Diffusion LLMs (dLLMs) improve GPU utilization over autoregressive decoding by generating multiple tokens per forward pass, but their KV cache still grows linearly with context, limiting throughput at long contexts. KV cache offloading to host DRAM alleviates this memory pressure, but the limited PCIe bandwidth necessitates recalling only a sparse subset of KV entries. In block dLLMs, the relevant KV entries remain consistent across denoising steps within a block, enabling high-accuracy selection by identifying the top-k entries once and reusing them throughout all denoising steps. This property appears attractive for offloading as it amortizes the selection overhead across the entire block, but it requires exact attention over the full KV cache, which is too expensive under offloading. We present HERALD, a KV offloading system for block dLLMs that resolves this through two opportunities that reduce the required selection compute by a factor of the block size and enable selection to be overlapped with denoising. Across three block dLLMs and five long context tasks, HERALD achieves near-lossless accuracy at 5-10% KV budget and up to 1.59x lower per block latency and 2.47x higher throughput over GPU-only inference, with speedups growing with context length.

Editorial analysis

A structured set of objections, weighed in public.

Desk editor's note, referee report, simulated authors' rebuttal, and a circularity audit. Tearing a paper down is the easy half of reading it; the pith above is the substance, this is the friction.

Referee Report

2 major / 2 minor

Summary. The paper presents HERALD, a KV offloading system for block diffusion LLMs (dLLMs) that exploits the consistency of relevant KV entries across denoising steps within a block to amortize sparse top-k selection from CPU DRAM to GPU. It claims this enables near-lossless accuracy at 5-10% KV budget across three block dLLMs and five long-context tasks, along with up to 1.59x lower per-block latency and 2.47x higher throughput versus GPU-only inference, with speedups increasing with context length. The system uses two (unspecified in the abstract) opportunities to reduce selection compute by the block-size factor and overlap it with denoising.

Significance. If the empirical claims hold under the stated KV-consistency assumption, the work would be significant for efficient long-context dLLM serving by demonstrating practical CPU-GPU cooperative offloading that avoids full-cache attention costs. The amortization of selection overhead and context-length scaling are potentially impactful contributions to the systems-for-ML literature.

major comments (2)
  1. [Abstract] Abstract (and § on KV selection): the near-lossless accuracy claim at 5-10% KV budget is load-bearing on the assumption that relevant KV entries remain sufficiently consistent across denoising steps within a block so that a single top-k selection can be reused; the manuscript must provide quantitative evidence (e.g., attention-score variance, per-step accuracy drop when reusing the selection, or sensitivity analysis) rather than stating the property, because any material violation would invalidate the reported accuracy and the downstream latency/throughput numbers.
  2. [Experiments] Experimental section (results on three dLLMs and five tasks): the reported 1.59x latency and 2.47x throughput improvements lack visible error bars, ablation data on the two selection-compute-reduction opportunities, or controls for PCIe bandwidth variation; without these, it is impossible to assess whether the speedups are robust or whether they depend on the unverified consistency assumption.
minor comments (2)
  1. [Abstract] The abstract should name the three block dLLMs and five tasks to allow readers to assess generality.
  2. [System Design] Notation for the two opportunities that cut selection compute by the block-size factor should be introduced with a short equation or pseudocode in the system-overview section.

Simulated Author's Rebuttal

2 responses · 0 unresolved

We thank the referee for the constructive comments, which highlight important aspects of the consistency assumption and experimental robustness. We address each point below and will incorporate revisions to strengthen the manuscript.

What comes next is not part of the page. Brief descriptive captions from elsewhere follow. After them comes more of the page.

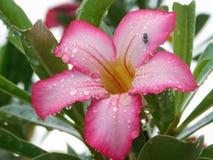 Roze en witte adeniumbloem royalty-vrije stock afbeelding
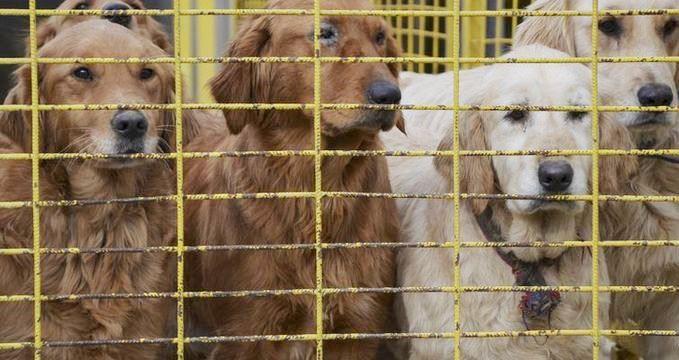 Çin'de kedi ve köpek satışı yasaklanacak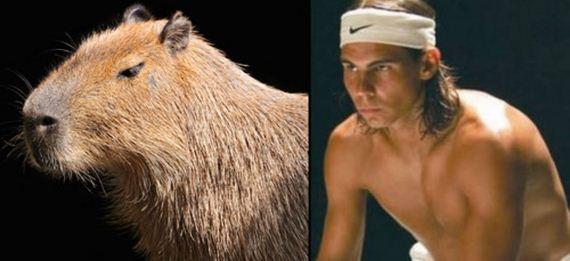 06-Like-Rafael-Nadal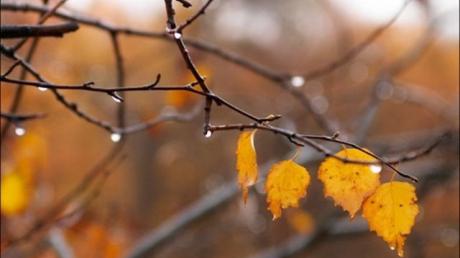 Украину накроет резкое похолодание: синоптик Горбань дал прогноз до конца сентября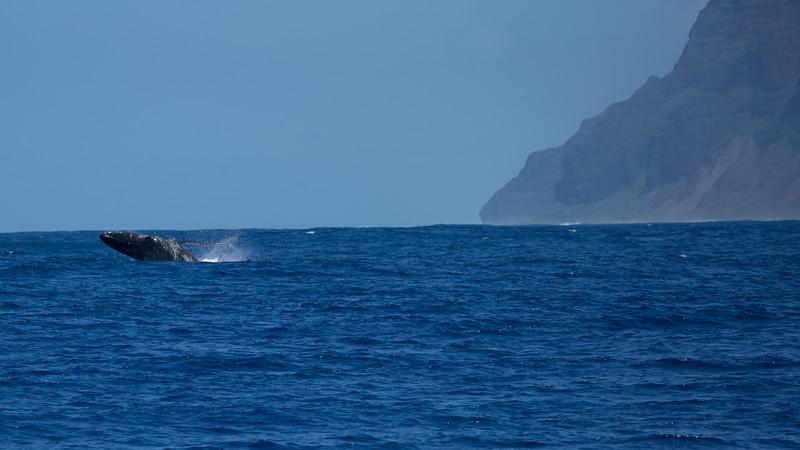 whales-leila-50.jpg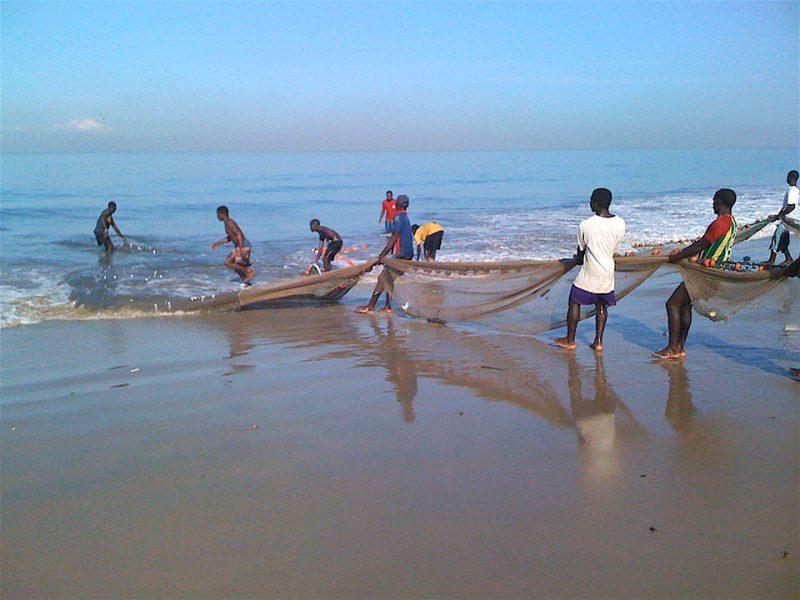 Bringing nets ashore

read point-by-point responses
  1. Referee: [Abstract] Abstract (and § on KV selection): the near-lossless accuracy claim at 5-10% KV budget is load-bearing on the assumption that relevant KV entries remain sufficiently consistent across denoising steps within a block so that a single top-k selection can be reused; the manuscript must provide quantitative evidence (e.g., attention-score variance, per-step accuracy drop when reusing the selection, or sensitivity analysis) rather than stating the property, because any material violation would invalidate the reported accuracy and the downstream latency/throughput numbers.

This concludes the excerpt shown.